Reproduce verbatim only the lines from the one containing "Which item, drawn from" through the last line below, both included.

__Task material__:
++++

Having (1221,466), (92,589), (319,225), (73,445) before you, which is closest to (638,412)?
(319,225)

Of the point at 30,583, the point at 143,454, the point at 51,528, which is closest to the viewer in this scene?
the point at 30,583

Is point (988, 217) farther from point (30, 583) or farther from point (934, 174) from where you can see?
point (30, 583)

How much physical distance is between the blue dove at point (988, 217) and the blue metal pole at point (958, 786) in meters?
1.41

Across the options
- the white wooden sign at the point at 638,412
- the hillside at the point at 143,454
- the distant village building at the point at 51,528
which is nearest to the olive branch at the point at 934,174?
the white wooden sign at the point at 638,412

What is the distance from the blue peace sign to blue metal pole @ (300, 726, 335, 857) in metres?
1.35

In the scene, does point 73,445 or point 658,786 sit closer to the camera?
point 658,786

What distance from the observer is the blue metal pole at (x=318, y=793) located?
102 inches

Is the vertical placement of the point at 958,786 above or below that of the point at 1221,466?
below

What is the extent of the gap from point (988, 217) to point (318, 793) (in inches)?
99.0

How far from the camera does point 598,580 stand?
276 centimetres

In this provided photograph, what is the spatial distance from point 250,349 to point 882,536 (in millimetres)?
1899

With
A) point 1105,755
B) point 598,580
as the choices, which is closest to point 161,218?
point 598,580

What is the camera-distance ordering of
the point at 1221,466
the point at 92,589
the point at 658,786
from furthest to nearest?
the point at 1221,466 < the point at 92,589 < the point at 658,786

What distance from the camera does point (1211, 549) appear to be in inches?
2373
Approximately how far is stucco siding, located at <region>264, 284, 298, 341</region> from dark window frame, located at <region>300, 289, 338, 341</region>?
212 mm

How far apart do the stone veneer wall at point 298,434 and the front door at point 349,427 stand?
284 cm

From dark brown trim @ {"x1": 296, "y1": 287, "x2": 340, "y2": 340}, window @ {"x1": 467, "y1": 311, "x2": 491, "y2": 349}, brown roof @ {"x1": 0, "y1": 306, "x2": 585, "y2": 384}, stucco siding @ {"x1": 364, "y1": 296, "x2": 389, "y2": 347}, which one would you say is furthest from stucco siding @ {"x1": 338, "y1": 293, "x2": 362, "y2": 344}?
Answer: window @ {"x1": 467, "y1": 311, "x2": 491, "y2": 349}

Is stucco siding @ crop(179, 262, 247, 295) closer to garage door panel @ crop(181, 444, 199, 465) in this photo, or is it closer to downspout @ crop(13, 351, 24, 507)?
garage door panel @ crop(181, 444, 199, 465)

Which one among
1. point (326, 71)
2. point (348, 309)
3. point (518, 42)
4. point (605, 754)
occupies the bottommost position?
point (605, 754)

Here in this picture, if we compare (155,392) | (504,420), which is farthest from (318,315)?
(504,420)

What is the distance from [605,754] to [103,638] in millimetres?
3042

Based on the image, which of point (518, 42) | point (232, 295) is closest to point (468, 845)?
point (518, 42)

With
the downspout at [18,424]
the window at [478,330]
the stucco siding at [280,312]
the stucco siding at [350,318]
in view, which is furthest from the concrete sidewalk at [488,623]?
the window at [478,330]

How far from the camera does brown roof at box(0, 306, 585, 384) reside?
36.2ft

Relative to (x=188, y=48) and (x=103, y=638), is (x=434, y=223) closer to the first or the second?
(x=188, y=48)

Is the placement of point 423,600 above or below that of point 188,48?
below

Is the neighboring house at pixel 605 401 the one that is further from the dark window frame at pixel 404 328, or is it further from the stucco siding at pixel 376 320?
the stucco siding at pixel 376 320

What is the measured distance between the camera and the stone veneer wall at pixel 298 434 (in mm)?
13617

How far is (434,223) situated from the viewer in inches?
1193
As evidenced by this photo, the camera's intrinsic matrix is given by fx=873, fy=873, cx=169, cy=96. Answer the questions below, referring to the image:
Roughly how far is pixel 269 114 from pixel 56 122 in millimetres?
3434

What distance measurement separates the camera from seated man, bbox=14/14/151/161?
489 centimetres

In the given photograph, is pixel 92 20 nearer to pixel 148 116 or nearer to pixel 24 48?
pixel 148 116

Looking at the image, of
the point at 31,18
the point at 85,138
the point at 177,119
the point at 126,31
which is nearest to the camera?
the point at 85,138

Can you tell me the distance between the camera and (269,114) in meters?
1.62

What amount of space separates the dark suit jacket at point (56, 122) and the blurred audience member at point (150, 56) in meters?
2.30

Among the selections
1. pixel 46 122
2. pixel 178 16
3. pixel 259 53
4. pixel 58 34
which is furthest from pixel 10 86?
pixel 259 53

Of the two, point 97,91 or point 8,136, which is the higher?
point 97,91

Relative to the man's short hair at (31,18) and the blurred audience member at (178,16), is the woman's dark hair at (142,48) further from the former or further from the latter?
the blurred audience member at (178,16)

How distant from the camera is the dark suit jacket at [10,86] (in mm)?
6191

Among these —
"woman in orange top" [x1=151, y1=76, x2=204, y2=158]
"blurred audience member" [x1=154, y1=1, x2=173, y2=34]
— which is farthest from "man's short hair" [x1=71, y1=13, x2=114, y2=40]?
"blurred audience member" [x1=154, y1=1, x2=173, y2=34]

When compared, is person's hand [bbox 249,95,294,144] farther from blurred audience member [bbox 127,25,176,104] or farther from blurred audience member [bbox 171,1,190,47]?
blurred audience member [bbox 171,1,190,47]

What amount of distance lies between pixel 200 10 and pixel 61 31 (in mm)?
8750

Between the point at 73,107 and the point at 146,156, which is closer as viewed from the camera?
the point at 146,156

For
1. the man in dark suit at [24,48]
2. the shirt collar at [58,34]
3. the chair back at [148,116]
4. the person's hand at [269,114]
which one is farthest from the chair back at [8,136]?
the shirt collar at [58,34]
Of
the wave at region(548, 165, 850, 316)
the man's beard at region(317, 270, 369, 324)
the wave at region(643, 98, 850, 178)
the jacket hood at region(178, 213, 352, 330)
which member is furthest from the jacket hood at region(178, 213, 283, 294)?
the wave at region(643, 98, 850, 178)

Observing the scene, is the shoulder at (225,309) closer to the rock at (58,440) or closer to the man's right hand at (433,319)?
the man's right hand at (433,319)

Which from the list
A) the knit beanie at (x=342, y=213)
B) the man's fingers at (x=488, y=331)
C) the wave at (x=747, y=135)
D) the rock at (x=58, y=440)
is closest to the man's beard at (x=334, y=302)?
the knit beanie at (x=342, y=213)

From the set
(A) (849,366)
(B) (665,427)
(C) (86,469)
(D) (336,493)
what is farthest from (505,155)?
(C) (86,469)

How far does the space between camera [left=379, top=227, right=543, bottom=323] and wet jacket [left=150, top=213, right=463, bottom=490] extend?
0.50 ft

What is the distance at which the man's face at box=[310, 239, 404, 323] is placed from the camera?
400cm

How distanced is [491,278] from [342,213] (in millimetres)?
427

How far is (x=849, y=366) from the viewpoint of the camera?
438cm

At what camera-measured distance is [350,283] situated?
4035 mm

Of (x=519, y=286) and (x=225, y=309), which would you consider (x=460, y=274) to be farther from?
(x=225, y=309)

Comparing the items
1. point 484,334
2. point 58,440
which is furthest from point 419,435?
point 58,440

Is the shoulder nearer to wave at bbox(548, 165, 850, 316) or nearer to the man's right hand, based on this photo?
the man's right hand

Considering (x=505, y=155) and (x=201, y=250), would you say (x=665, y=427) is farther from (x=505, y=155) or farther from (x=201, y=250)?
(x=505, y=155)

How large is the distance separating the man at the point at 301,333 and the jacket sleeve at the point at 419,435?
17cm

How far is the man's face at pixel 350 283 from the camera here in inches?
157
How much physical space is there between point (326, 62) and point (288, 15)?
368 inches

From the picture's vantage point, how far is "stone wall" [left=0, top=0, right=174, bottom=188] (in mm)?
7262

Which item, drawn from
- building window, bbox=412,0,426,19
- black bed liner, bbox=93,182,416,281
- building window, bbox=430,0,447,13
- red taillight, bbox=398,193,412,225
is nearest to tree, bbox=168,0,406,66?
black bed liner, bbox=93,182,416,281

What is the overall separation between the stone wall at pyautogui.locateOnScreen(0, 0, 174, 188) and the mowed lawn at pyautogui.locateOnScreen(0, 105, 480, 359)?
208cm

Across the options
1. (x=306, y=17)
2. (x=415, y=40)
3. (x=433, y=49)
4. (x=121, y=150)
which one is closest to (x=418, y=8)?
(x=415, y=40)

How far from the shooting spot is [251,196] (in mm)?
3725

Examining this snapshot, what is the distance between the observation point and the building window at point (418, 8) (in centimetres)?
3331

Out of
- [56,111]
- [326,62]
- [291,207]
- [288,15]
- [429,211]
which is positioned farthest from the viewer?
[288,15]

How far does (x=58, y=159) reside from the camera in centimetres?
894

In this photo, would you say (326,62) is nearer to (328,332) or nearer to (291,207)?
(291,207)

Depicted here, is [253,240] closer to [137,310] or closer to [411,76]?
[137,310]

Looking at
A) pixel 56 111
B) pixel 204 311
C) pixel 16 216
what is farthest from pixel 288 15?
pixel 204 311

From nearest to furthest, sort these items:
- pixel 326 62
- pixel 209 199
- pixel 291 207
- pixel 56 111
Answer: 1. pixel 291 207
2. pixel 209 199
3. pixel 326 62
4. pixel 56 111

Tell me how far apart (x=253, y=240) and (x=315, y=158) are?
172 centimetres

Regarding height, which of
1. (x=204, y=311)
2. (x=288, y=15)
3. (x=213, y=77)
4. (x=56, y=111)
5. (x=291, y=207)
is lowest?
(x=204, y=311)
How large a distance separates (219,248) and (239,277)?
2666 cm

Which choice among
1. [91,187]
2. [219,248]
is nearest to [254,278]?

++++

__Right answer__:
Which item, drawn from
- building window, bbox=412,0,426,19
- black bed liner, bbox=93,182,416,281
- building window, bbox=430,0,447,13
- red taillight, bbox=398,193,412,225
is nearest to tree, bbox=168,0,406,66?
black bed liner, bbox=93,182,416,281

What is the overall separation between the stone wall at pyautogui.locateOnScreen(0, 0, 174, 188) and the mowed lawn at pyautogui.locateOnScreen(0, 105, 480, 359)?
208cm

Across the options
1. (x=306, y=17)
2. (x=415, y=40)
3. (x=433, y=49)
4. (x=121, y=150)
which one is closest to (x=418, y=8)?
(x=415, y=40)

How far from the shooting spot is [251,196] (in mm)?
3725

Examining this snapshot, what is the distance between the observation point and the building window at point (418, 8) (in centimetres)?
3331

Out of
- [56,111]
- [326,62]
- [291,207]
- [288,15]
- [429,211]
which is positioned farthest from the viewer?
[288,15]

How far does (x=58, y=159) reside from the camera in centimetres?
894

In this photo, would you say (326,62) is nearer to (328,332) or nearer to (291,207)?
(291,207)

Depicted here, is [253,240] closer to [137,310] or closer to [411,76]?
[137,310]

Looking at
A) pixel 56 111
B) pixel 204 311
C) pixel 16 216
what is farthest from pixel 288 15?
pixel 204 311

From nearest to furthest, sort these items:
- pixel 326 62
- pixel 209 199
- pixel 291 207
- pixel 56 111
Answer: 1. pixel 291 207
2. pixel 209 199
3. pixel 326 62
4. pixel 56 111

Tell me how far apart (x=253, y=240) and (x=315, y=158) are?
172 centimetres

Regarding height, which of
1. (x=204, y=311)
2. (x=288, y=15)
3. (x=213, y=77)
4. (x=56, y=111)
5. (x=291, y=207)
is lowest?
(x=204, y=311)
How large a distance separates (219,248) and (239,277)?
2666 cm

Which choice among
1. [91,187]
2. [219,248]
is nearest to [254,278]?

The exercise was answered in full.